Agreed. Am playing with the bricks at the moment.
> texture variation, like maybe a small granite texture, overlayed with a
> large scaled, slightly turbulent bozo to tint the colours a little
> beige/brownish/reddish colour. Also some greenish moss/mould could add
> some more variety to the colouration.
Also agreed! I shall play in this direction!
> More superfluous details! Some lamps/torches could look good - not
> necessarily turned on, but it also gives the option of a spooky
> night-version of the scene.
I was thinking of having lamps on posts on the vertices of the platform
handrails. I experimented briefly with lamps for the earlier trefoil
versions, and I found they were too close to the wall when mounted on wall
brackets - all they did was slow the render horribly and confuse the
picture.
> Some flags or banners hanging from poles jutting out from the walls.
Very good idea! I shall definitely try this.
> A hot air balloon or some wooden flying contraption like a DaVinci
> helicopter or an Ewok hang-glider.
I favour hang-gliders, but they'll be a final detail. (Thinks: launching
platforms?)
> If you're going to have people walking about, what sort of stuff might they
> have laying about?

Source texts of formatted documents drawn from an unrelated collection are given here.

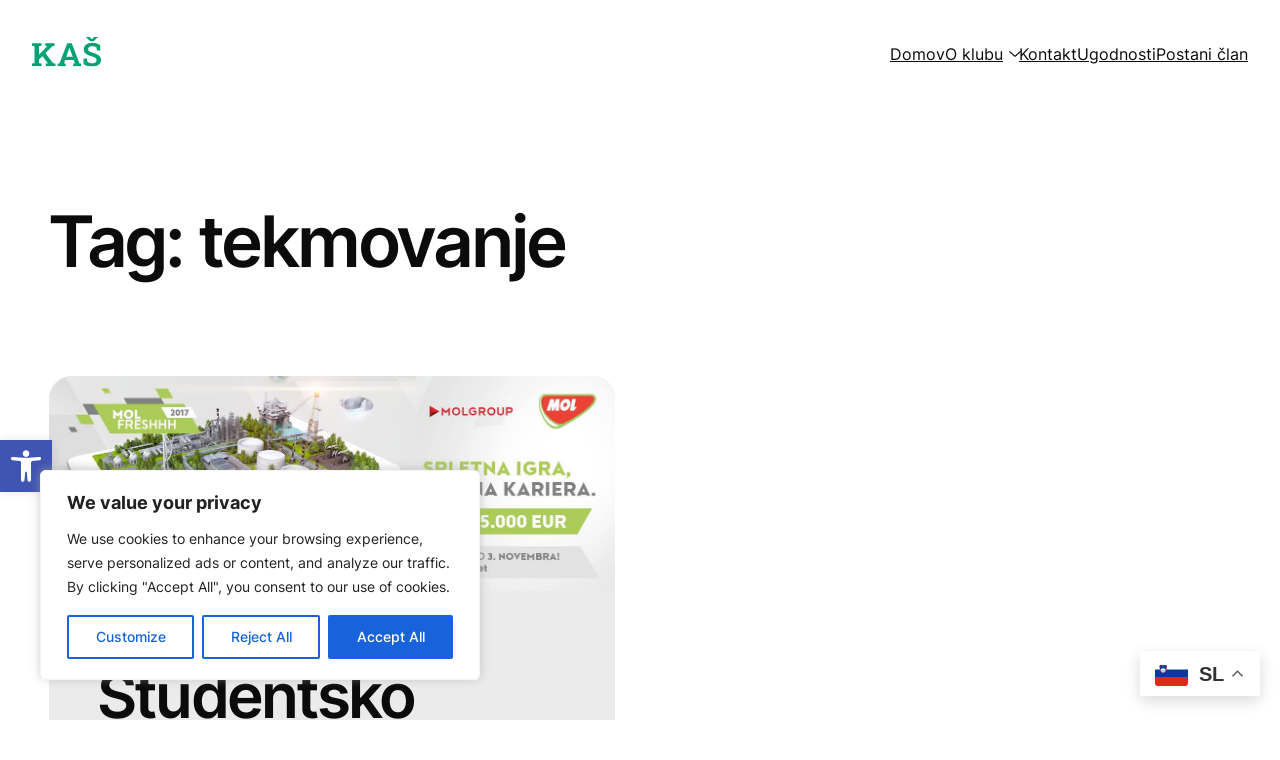

--- FILE ---
content_type: image/svg+xml
request_url: https://kas.si/wp-content/uploads/2023/11/Asset-1-2.svg
body_size: 1586
content:
<?xml version="1.0" encoding="UTF-8"?>
<svg xmlns="http://www.w3.org/2000/svg" id="Layer_2" data-name="Layer 2" viewBox="0 0 24.76 10.93">
  <defs>
    <style>
      .cls-1 {
        fill: #00a473;
      }
    </style>
  </defs>
  <g id="Layer_1-2" data-name="Layer 1">
    <g>
      <polygon class="cls-1" points="4.8 5.97 7.29 3.4 8.1 3.24 8.1 2.27 4.75 2.27 4.75 3.24 5.55 3.32 5.54 3.34 2.51 6.5 2.51 3.42 3.4 3.24 3.4 2.27 0 2.27 0 3.24 .92 3.42 .92 9.67 0 9.84 0 10.8 3.4 10.8 3.4 9.84 2.51 9.67 2.51 8.33 3.75 7.05 5.72 9.76 5.72 9.77 4.94 9.84 4.94 10.8 8.4 10.8 8.4 9.84 7.58 9.7 4.8 5.97"></polygon>
      <path class="cls-1" d="m14.25,2.27h-1.59l-2.77,7.48-.62.09v.96h2.81v-.96l-.6-.11.42-1.25h3.09l.42,1.25-.6.11v.96h2.81v-.96l-.61-.09-2.75-7.48Zm-1.96,5l1.05-3.02.09-.26h.03l.08.25,1.05,3.03h-2.3Z"></path>
      <g>
        <path class="cls-1" d="m21.91,5.86c-.44-.14-.79-.27-1.05-.4-.26-.13-.44-.27-.55-.42-.11-.15-.16-.33-.16-.53,0-.23.06-.44.19-.6s.3-.3.51-.38c.22-.09.47-.13.76-.13.33,0,.62.04.88.11.25.07.46.16.61.27l.22,1.18h1.2v-1.88c-.35-.28-.77-.51-1.27-.68s-1.07-.25-1.72-.24c-.58,0-1.1.11-1.54.31-.45.2-.8.48-1.05.84-.25.35-.38.76-.38,1.22s.11.85.33,1.18c.22.33.54.61.98.85.44.23.98.44,1.64.63.41.12.74.25.98.38.24.14.41.29.52.45.11.17.16.36.16.58s-.06.42-.18.59c-.12.17-.29.3-.51.39-.23.09-.5.14-.83.14-.36,0-.69-.05-1-.14-.31-.09-.56-.21-.75-.36l-.19-1.24h-1.23v2.02c.48.34.98.58,1.49.72.51.14,1.07.21,1.67.21s1.17-.1,1.64-.29c.47-.19.83-.47,1.09-.82.26-.35.39-.77.39-1.24,0-.69-.24-1.25-.72-1.68-.48-.43-1.19-.77-2.12-1.03"></path>
        <polygon class="cls-1" points="22.08 1.57 23.56 .15 23.56 0 22.33 0 21.51 .85 20.72 0 19.46 0 19.46 .14 20.94 1.57 22.08 1.57"></polygon>
      </g>
    </g>
  </g>
</svg>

Potplants, junk, posters?
Hmmm... this starts to sound a bit too recognisably 20th century. Potplants
have potential though.
> The knot in the distance is HUGE by comparision to the foreground knot, and
> far too indistinct - I can barely see it in the high-res version.
That's the way I wanted it. It's meant to be planet-sized, and possibly even
outside the atmosphere of wherever-we-are. If it's visible when you look at
the whole picture, but barely noticeable when scrolling around a zoomed
version, I think that's good!
> Doors/Windows:
Your method is almost what I had in mind, but I had completely forgotten
about the inside() function - this makes the job much easier! I don't want
to use differences if I don't have to - it will dent the render time
something rotten, whereas simply leaving bricks out and adding frames will
hardly slow it at all, except maybe at parse time.
> I'd love to see some knots in the middle distance, partially washed out by
> the atmosphere. You could even try making a giant swingbridge to connect
> the foreground knot to one of the others.
There will be other knots; once I'm happy with the foreground I can
instantiate others trivially (although I need to make the brick detail
lower on distant knots for memory reasons - 90% of the objects are bricks).
A bridge sounds tempting but it doesn't really fit with my mental picture.
And it'd be a b*****d to connect up!
Interestingly, there is no atmosphere - the background is simply a suitably
pigmented sphere. But I'll probably use fog of some kind to achieve an
atmospheric effect on the other knots!
Thanks for the pointers, very useful.